■ **What you are asked to do**: Retype the line with "scientific name: Loxodonta africana" exactly. Then retype every line after it through the end of the entries below, and nothing more, leaving out pictures.

■ **Supplied data**:

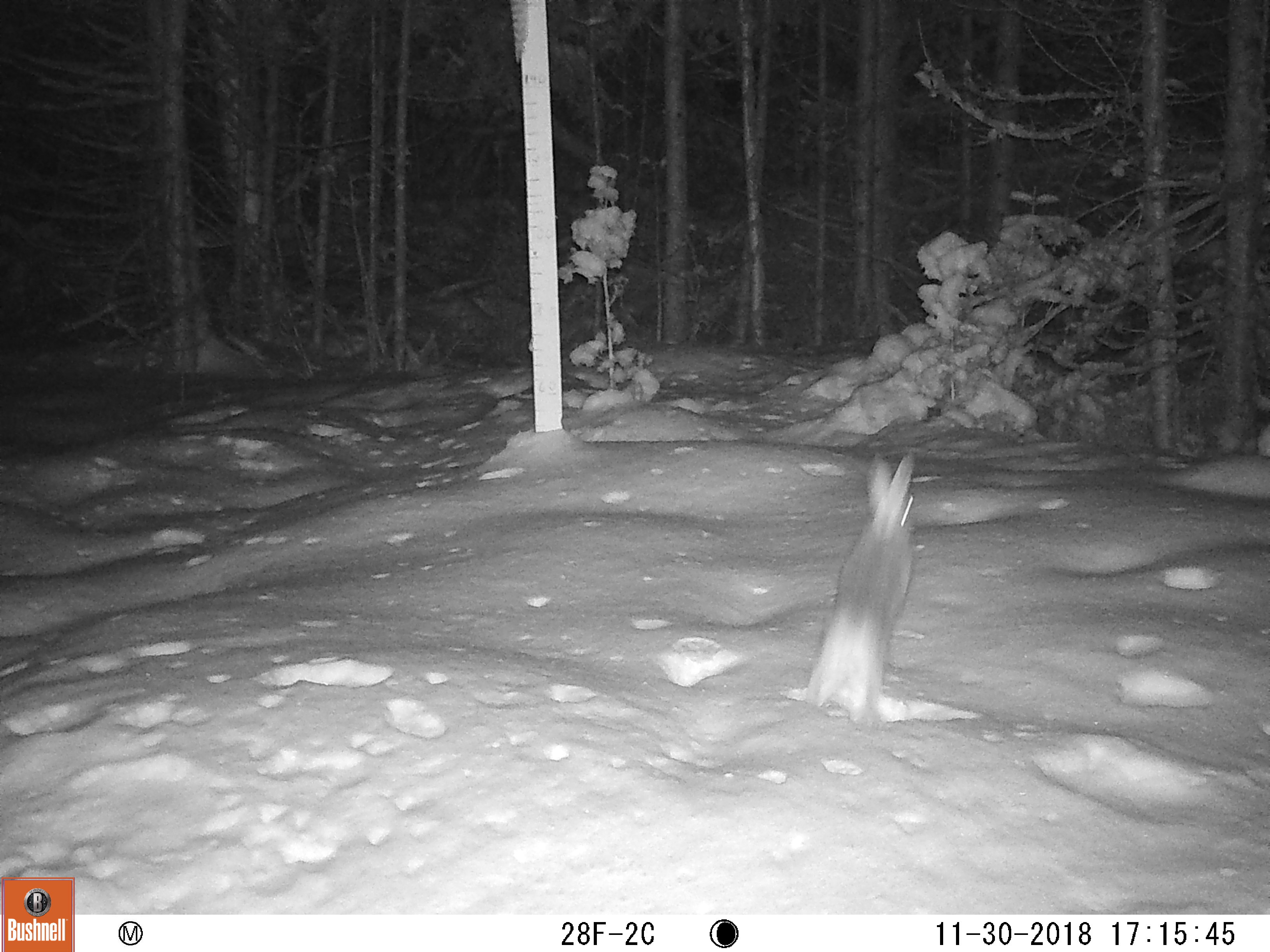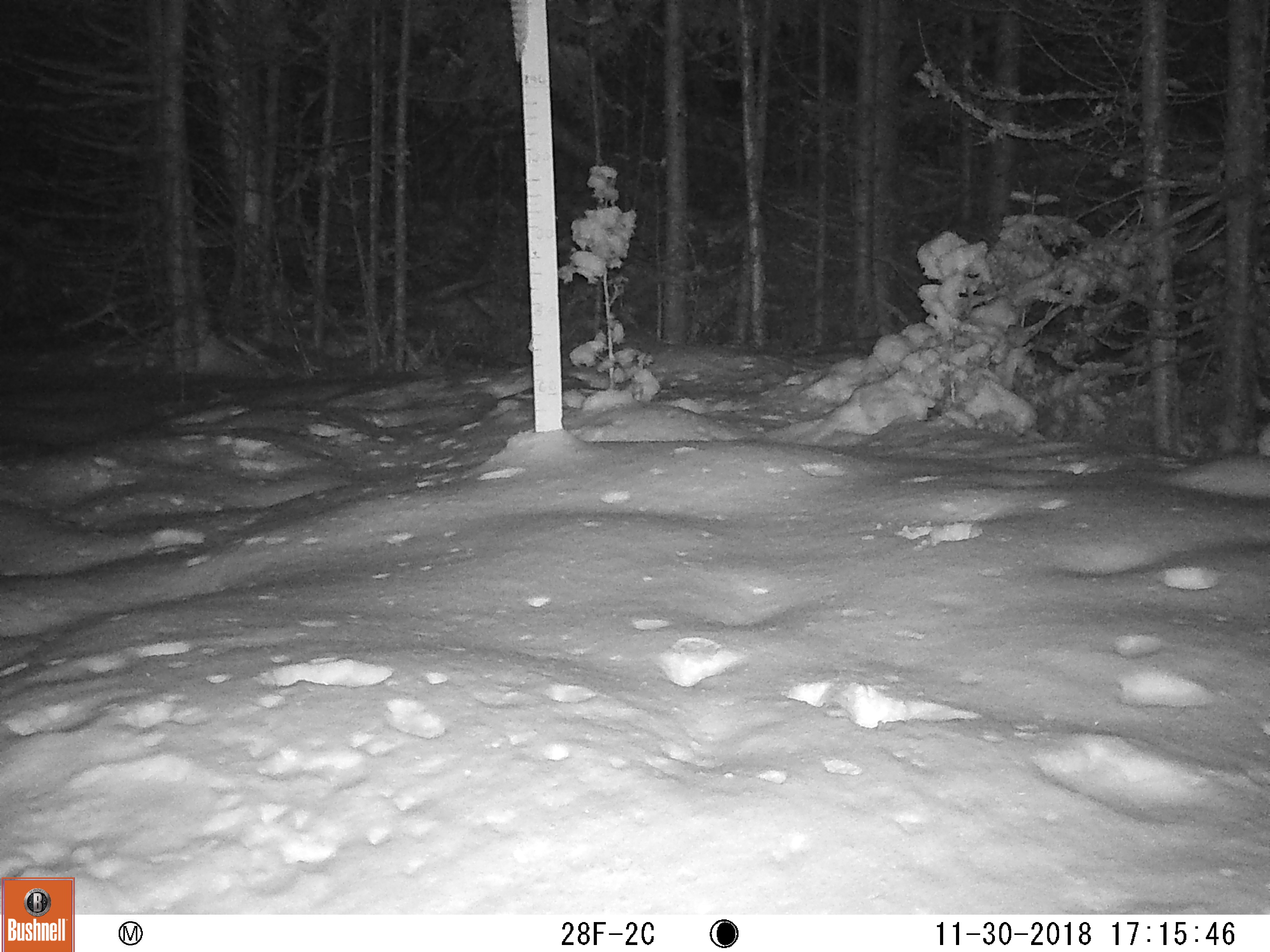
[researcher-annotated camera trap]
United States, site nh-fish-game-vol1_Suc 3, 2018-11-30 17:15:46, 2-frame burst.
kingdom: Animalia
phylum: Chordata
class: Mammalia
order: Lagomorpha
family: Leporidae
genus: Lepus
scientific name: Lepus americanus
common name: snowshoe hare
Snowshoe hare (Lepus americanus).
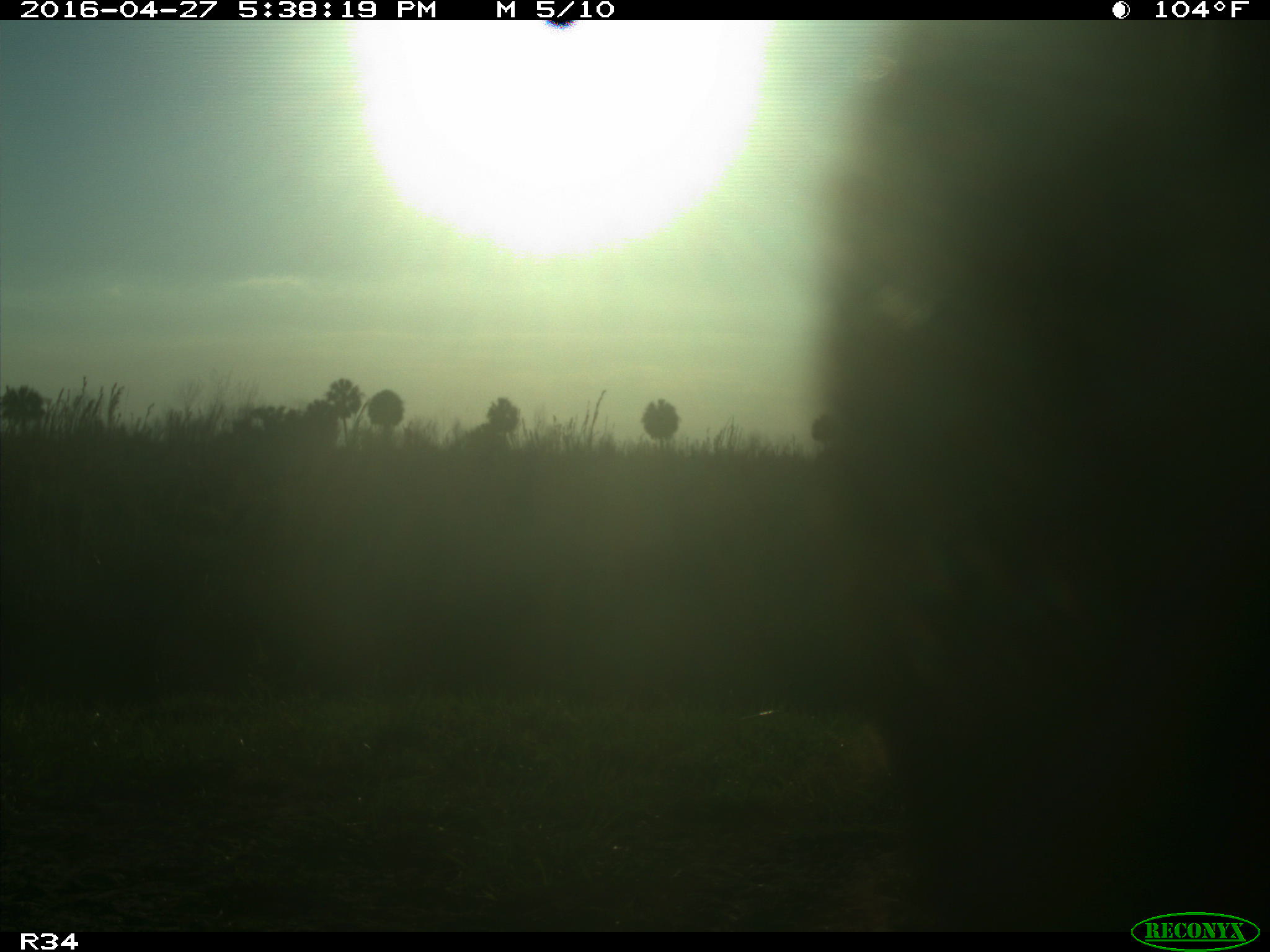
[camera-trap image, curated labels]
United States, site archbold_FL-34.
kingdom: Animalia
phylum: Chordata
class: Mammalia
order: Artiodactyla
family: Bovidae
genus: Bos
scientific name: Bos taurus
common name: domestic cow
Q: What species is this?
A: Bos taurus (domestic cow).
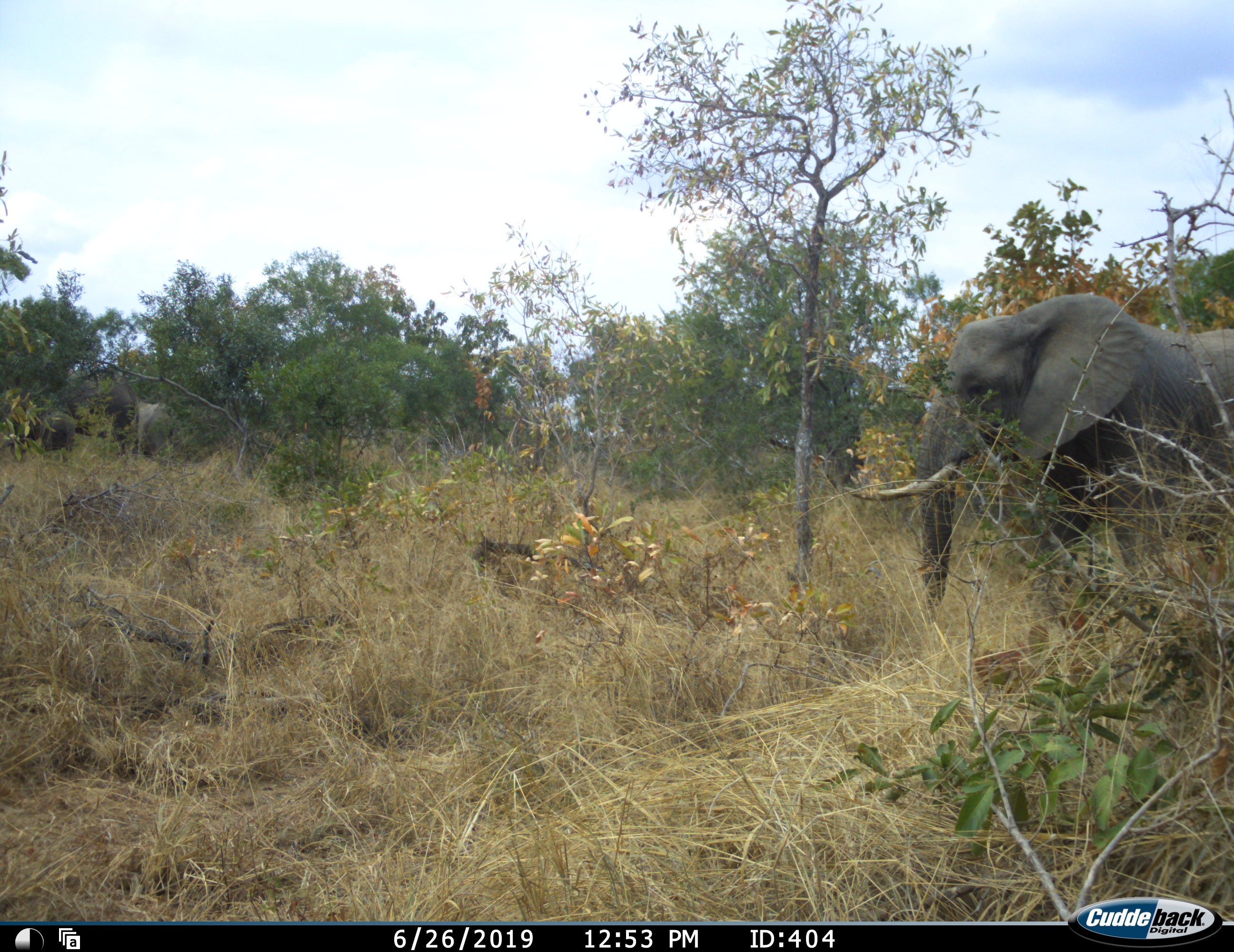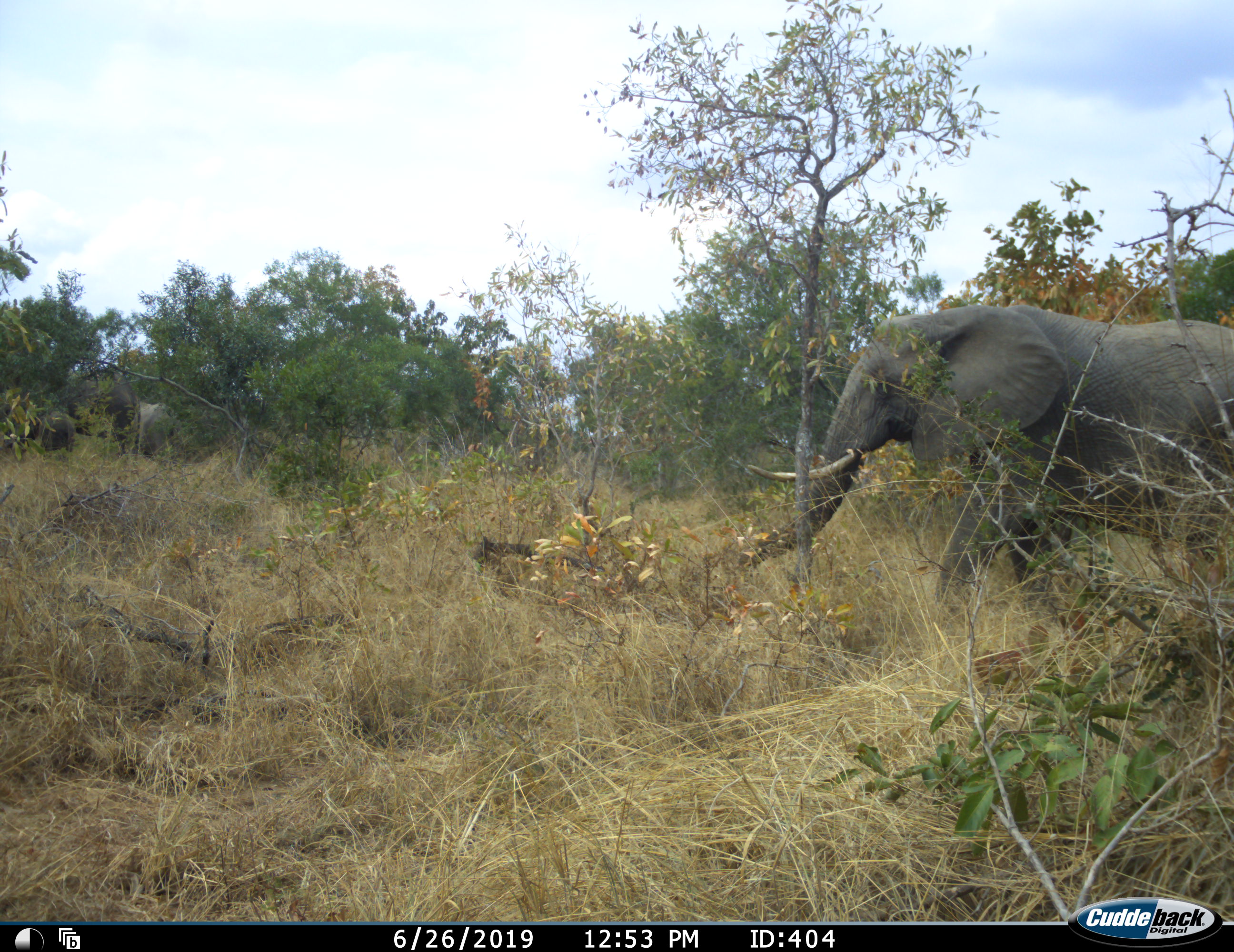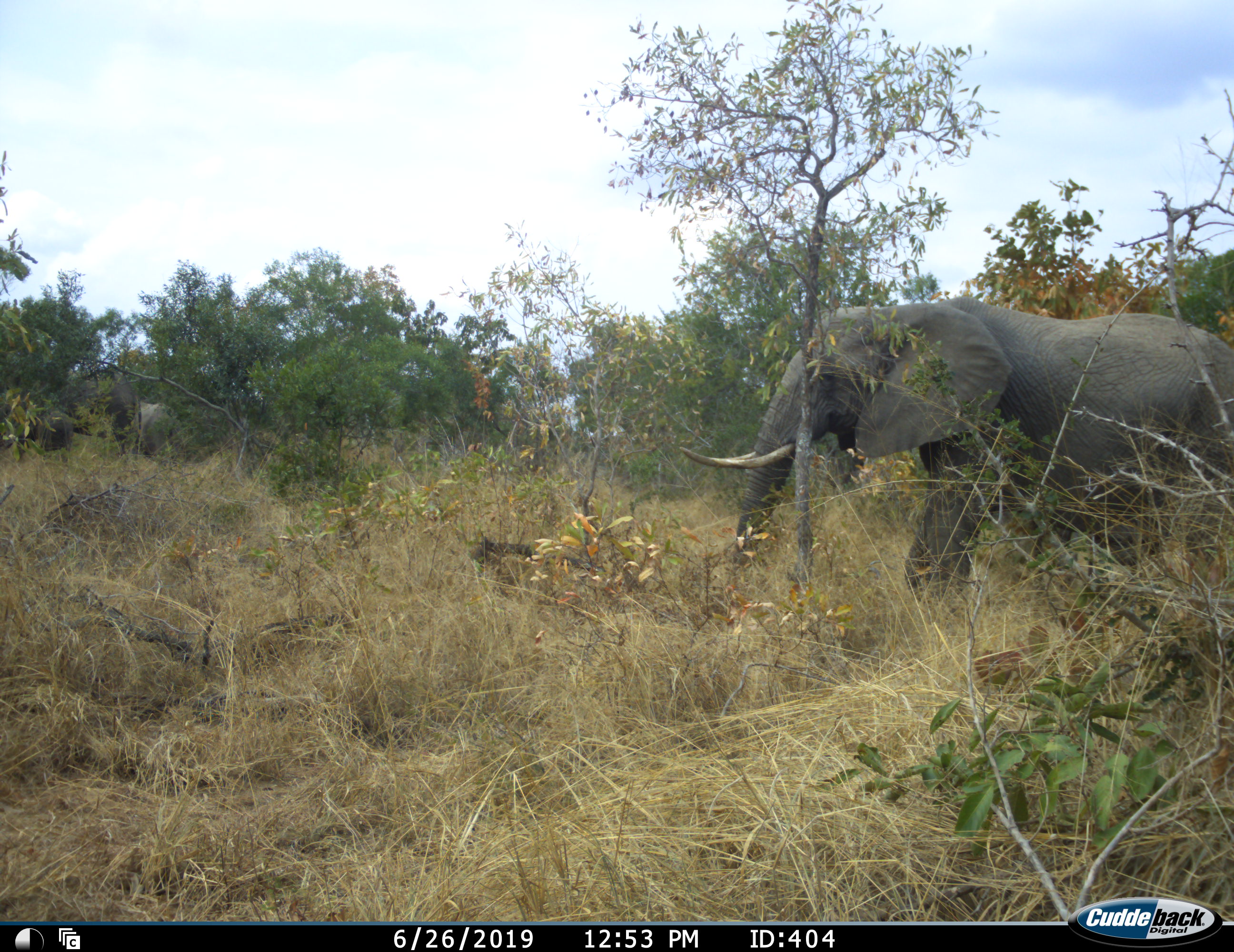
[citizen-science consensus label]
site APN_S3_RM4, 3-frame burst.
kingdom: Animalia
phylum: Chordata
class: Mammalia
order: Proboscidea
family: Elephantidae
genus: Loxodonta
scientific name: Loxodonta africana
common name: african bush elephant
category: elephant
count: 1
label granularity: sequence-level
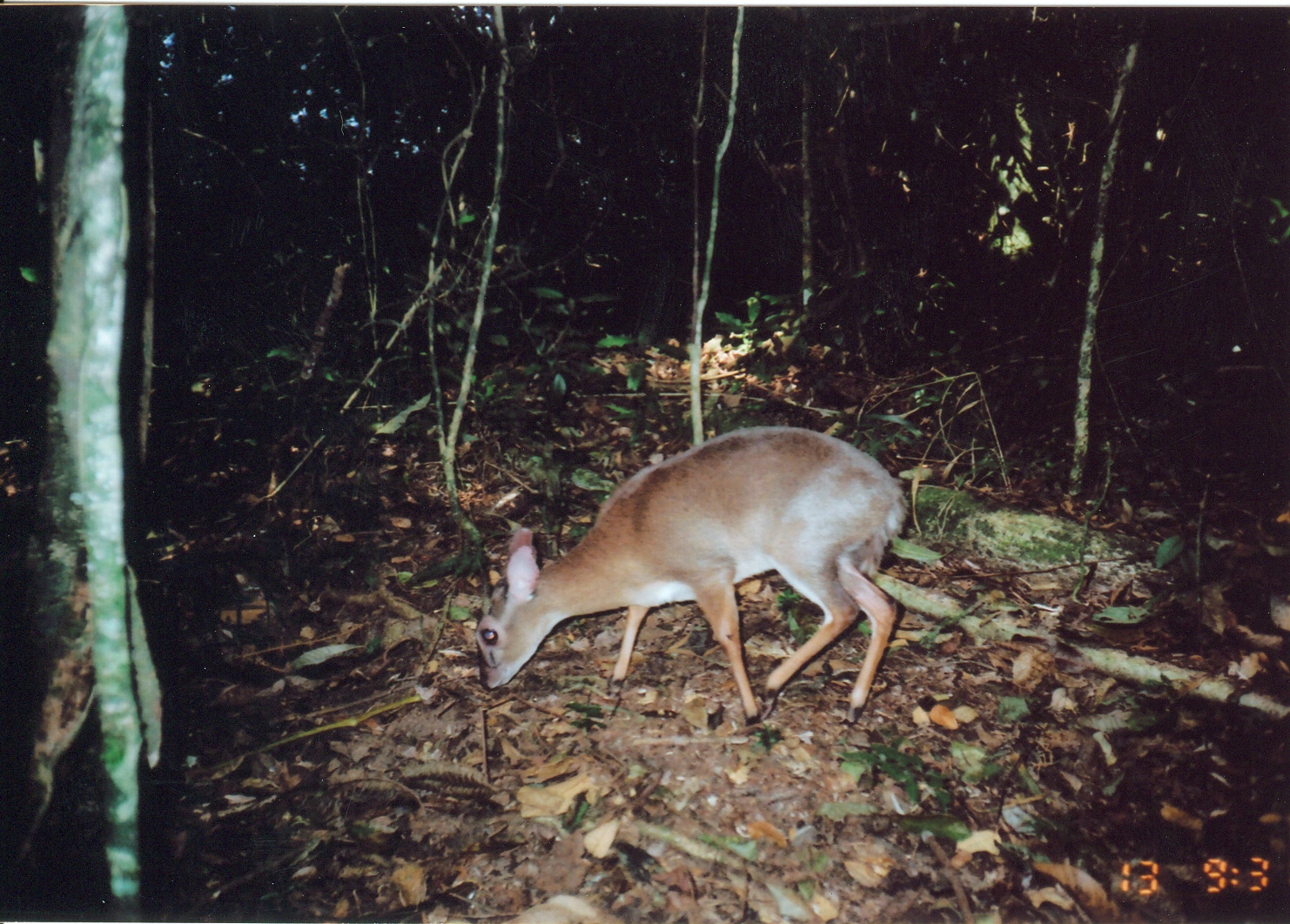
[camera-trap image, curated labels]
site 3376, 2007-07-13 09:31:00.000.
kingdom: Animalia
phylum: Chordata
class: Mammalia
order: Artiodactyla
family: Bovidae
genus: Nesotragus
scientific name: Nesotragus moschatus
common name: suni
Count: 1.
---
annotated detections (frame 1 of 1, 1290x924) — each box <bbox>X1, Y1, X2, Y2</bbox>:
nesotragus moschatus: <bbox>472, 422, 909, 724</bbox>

■ **Answer to this task**:
scientific name: Loxodonta africana
common name: african bush elephant
category: elephant
count: 1
label granularity: sequence-level
[camera-trap image, curated labels]
site 3376, 2007-07-13 09:31:00.000.
kingdom: Animalia
phylum: Chordata
class: Mammalia
order: Artiodactyla
family: Bovidae
genus: Nesotragus
scientific name: Nesotragus moschatus
common name: suni
Count: 1.
---
annotated detections (frame 1 of 1, 1290x924) — each box <bbox>X1, Y1, X2, Y2</bbox>:
nesotragus moschatus: <bbox>472, 422, 909, 724</bbox>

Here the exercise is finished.